By integrated its mining, rail and port operations, BHP would seek to make its operations more efficient and then transfer the model to other operating hubs.

BHP Billiton’s Queensland coal operations form a “ resource basin” which meet the company’s “tier one” criteria of being large scale, long-life and low-cost. It will also generate many new projects in quick succession, Kloppers recently told its annual general meeting.

“They [resource basins such as Queensland coal] are assets where we can apply our extensive intellectual capital as well as evolving technological innovation to extract decades worth of organic growth that is both highly profitable and relatively low risk,” he said.

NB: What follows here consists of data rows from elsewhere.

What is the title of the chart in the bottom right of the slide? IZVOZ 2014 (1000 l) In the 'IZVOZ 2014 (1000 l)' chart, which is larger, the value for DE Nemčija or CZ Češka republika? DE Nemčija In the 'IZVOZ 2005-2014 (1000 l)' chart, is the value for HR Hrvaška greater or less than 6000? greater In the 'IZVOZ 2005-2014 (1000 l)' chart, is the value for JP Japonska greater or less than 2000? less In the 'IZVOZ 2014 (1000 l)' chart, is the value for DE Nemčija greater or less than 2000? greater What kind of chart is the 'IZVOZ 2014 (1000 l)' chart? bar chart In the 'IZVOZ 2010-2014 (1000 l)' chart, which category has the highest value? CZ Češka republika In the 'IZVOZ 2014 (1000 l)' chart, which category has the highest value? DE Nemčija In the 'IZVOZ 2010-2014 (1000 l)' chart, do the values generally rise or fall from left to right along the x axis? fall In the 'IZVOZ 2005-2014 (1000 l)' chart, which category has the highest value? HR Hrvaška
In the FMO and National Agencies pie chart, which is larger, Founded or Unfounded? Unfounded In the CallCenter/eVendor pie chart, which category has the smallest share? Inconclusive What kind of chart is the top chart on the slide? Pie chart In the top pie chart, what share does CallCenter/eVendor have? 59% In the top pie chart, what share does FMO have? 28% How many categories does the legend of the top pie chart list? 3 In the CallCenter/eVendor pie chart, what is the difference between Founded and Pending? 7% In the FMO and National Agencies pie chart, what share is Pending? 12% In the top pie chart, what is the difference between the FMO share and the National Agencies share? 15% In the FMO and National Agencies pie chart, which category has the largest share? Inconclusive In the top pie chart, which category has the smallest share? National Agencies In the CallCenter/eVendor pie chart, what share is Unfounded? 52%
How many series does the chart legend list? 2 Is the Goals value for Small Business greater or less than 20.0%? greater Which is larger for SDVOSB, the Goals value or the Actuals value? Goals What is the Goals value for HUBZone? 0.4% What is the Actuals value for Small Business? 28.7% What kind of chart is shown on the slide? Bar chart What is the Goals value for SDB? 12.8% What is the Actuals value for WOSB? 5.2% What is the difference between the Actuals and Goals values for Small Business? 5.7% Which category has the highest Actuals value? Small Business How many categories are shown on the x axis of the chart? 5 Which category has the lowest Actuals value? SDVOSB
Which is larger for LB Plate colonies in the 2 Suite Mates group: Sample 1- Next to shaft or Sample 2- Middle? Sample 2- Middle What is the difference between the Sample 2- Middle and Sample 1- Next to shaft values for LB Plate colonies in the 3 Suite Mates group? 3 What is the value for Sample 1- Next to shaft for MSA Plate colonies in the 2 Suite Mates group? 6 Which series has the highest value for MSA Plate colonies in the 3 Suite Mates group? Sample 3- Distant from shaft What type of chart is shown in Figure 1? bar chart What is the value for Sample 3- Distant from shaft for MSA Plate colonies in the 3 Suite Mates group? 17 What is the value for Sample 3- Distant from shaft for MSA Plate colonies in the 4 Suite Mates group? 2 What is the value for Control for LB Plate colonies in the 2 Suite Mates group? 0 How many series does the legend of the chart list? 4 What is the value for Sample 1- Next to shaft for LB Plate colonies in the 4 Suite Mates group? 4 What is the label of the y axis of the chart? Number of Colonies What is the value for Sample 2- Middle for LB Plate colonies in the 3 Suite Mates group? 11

“Our hub-based organisational model allows us to set up and construct many projects in succession in the same resource basin, using the same teams. This approach provides simplicity and scalability and ensures that we can develop and retain specialist talent, therefore continuously improving our ability to execute major projects.”

On the subject of the long term price of coking coal, Kloppers reportedly said the strength of the Australian dollar could be a major determinant, given the proportion of its global seaborne trade from Australia.

“Certain categories of metallurgical coal are almost an Australian-dollar denominated produce in that the inducement price of met coal in Australia will set to a very significant extent the long-run prices,” Kloppers reportedly said.

“And clearly if the Australian dollar is lower, that long-run price will be lower. If the Australian dollar is higher, the long-run price will be higher.”